It should now return \(\psi_a(x)\),
as defined above. Check that huber(3, 2)
returns 8, and
huber(3, 4)
returns 9.
huber <- function(x, a) {
if (abs(x) <= a) {
x^2
} else {
2 * a * abs(x) - a^2
}
}
huber(3, 2)
## [1] 8
huber(3, 4)
## [1] 9
Update the huber()
function so that the default value of
the cutoff \(a\) is 1. Check that
huber(3)
returns 5.
huber <- function(x, a = 1) {
if (abs(x) <= a) {
x^2
} else {
2 * a * abs(x) - a^2
}
}
huber(3)
## [1] 5
Check that huber(a=1, x=3)
returns 5. Check that
huber(1, 3)
returns 1. Why are these different?
huber(a = 1, x = 3)
## [1] 5
huber(1, 3)
## [1] 1
Finally, we can vectorize this function over a set of inputs in two different ways:
# ifelse()
huber_ifelse <- function(x, a) {
ifelse(abs(x) <= a, x^2, 2*a*abs(x) - a^2)
}
# Vectorize()
huber_vec <- Vectorize(huber, vectorize.args = "x", USE.NAMES = TRUE)
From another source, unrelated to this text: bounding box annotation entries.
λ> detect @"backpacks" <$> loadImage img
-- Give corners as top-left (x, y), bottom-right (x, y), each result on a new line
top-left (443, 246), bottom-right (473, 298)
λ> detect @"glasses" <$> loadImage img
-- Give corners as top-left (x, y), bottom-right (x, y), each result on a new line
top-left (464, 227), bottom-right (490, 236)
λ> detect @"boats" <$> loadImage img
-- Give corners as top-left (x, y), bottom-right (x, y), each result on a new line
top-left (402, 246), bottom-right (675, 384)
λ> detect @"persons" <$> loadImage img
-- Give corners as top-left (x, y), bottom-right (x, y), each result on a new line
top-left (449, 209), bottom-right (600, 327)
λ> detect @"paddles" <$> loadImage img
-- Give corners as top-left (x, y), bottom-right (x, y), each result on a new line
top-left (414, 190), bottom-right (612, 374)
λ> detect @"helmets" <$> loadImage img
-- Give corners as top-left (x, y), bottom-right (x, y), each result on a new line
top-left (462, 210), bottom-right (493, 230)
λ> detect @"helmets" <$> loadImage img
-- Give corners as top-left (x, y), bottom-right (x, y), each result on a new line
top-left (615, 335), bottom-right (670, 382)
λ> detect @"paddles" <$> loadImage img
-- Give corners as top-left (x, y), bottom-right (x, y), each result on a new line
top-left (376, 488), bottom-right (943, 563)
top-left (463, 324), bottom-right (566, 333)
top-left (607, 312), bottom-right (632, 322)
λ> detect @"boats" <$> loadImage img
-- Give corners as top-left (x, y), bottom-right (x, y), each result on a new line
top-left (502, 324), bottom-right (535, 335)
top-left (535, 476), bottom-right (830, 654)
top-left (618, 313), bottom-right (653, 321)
On the subject of code reuse, we can stand on the shoulders of giants (or other researchers) and use the code that they’ve decided to share on CRAN or GitHub (or Bioconductor, or …). We use their code through something called a library or package.
# load the `readxl` package using the `library()` function
library(readxl)
Sometimes two packages will export two different functions by the same name. When this happens, we get what is called a namespace conflict. In those cases (and in general), it is best to be explicit about which package’s function you are using:
# load the `dplyr` package and observe the 'onload' message
library(dplyr)
##
## Attaching package: 'dplyr'
## The following objects are masked from 'package:stats':
##
## filter, lag
## The following objects are masked from 'package:base':
##
## intersect, setdiff, setequal, union
filter
from
package:stats
stats
is a default R library that is available on
startupdplyr
also exports an object called filter
and overwrites it in the namespace# This should work for time series
x <- 1:100
filter(x, rep(1, 3))
## Error in UseMethod("filter"): no applicable method for 'filter' applied to an object of class "c('integer', 'numeric')"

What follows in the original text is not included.